"I think there's a ton of challenges, because in my view, search is in its infancy, and we're just getting started. I think the most pressing, immediate need as far as the search interface is to break paradigm of the expectation of "You give us a keyword, and we give you 10 URL's". I think we need to get into richer, more diverse ways you're able to express their query, be it though natural language, or voice, or even contextually. I'm always intrigued by what the Google desktop sidebar is doing, by looking at your context, or what Gmail does, where by looking at your context, it actually produces relevant webpages, ads and things like that. So essentially, a context based search."
(Marissa Mayer, VP at Google)
(Marissa Mayer, VP at Google)
New York Times reports that Powerset, a start-up focused on search, licensed natural language technology from the famous Palo Alto Research Center (PARC). Its purpose: "build a search engine that could some day rival Google".
Unlike keyboard-based search engines like Google, Powerset wants to let users type questions in natural language, by developing a system which recognizes and represents the implicit and the explicit meaning in a text.
The problem is that even if Powerset has great algorithms for understanding the meaning of a query (and there aren't fool-proof algorithms for that), building a search engine requires a huge infrastructure and processing power. Fernando Pereira, an expert in natural language from the University of Pennsylvania, even questions if PARC's NLP technology is a good approach for search: "The question of whether this technology is adequate to any application, whether search or anything else, is an empirical question that has to be tested".

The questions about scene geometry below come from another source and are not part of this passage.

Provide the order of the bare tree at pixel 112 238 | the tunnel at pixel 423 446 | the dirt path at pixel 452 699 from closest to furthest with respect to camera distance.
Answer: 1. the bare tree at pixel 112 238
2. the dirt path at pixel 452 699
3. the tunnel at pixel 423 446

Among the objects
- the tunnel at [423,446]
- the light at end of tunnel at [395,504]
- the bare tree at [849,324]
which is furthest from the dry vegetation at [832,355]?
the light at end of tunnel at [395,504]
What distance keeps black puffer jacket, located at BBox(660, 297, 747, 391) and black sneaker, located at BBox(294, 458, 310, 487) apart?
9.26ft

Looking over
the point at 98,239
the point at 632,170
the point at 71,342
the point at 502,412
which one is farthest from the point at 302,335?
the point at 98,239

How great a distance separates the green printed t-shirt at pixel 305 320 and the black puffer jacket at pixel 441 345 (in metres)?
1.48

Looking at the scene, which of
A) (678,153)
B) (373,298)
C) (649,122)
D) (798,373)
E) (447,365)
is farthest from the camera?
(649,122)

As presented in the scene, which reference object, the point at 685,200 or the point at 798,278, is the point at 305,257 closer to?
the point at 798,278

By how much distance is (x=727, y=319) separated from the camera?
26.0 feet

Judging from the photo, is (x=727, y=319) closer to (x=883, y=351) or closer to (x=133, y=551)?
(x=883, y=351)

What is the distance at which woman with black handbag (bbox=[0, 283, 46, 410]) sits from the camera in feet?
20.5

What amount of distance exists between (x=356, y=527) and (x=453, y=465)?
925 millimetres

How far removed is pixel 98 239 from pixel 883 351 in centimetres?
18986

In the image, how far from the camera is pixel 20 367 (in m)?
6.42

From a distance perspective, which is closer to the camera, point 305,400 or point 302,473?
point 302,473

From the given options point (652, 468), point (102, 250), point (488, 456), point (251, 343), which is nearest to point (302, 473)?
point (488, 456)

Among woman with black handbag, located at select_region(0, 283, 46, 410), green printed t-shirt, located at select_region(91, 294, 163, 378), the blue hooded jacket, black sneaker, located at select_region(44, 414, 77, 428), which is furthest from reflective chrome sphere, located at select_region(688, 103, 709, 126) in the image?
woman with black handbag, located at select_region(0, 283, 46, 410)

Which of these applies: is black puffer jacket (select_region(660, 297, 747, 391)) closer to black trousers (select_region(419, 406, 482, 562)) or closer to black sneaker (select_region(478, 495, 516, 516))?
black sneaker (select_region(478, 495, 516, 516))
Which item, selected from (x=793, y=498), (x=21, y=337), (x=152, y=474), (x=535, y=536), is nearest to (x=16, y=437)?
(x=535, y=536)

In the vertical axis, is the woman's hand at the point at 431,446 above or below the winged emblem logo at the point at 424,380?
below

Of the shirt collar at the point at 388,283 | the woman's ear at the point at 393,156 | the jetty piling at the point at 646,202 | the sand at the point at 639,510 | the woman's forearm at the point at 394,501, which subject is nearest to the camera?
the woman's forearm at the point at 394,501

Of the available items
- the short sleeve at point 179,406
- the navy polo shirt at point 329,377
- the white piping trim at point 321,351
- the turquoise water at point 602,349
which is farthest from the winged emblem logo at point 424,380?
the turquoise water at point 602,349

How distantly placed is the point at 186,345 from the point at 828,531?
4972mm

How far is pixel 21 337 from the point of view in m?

Besides, Google's own approaches for delivering answers show that it's hard to give a single relevant answer for most queries, which are by default ambiguous. Google is rather inclined to use its huge corpus and apply statistical algorithms instead of using grammar rules. Peter Norvig, director of research at Google, says: "I have always believed (well, at least for the past 15 years) that the way to get better understanding of text is through statistics rather than through hand-crafted grammars and lexicons. The statistical approach is cheaper, faster, more robust, easier to internationalize, and so far more effective." Google uses statistics for machine translation, question answering, spell checking and more.
People tend to be lazy and type queries that contain an average of 2-3 words - that wouldn't help too much a natural language search engine, so it would ask more in-depth questions about your query. For a lot of queries (e.g.: navigational queries, like "snap"), you'll spend more time refining the ambiguous query. Google tries to balance the top results, and the most important pages are first.
Powerset might be launched at the end of the year. Hakia, another search engine that uses NLP, is already available, but its results don't look promising.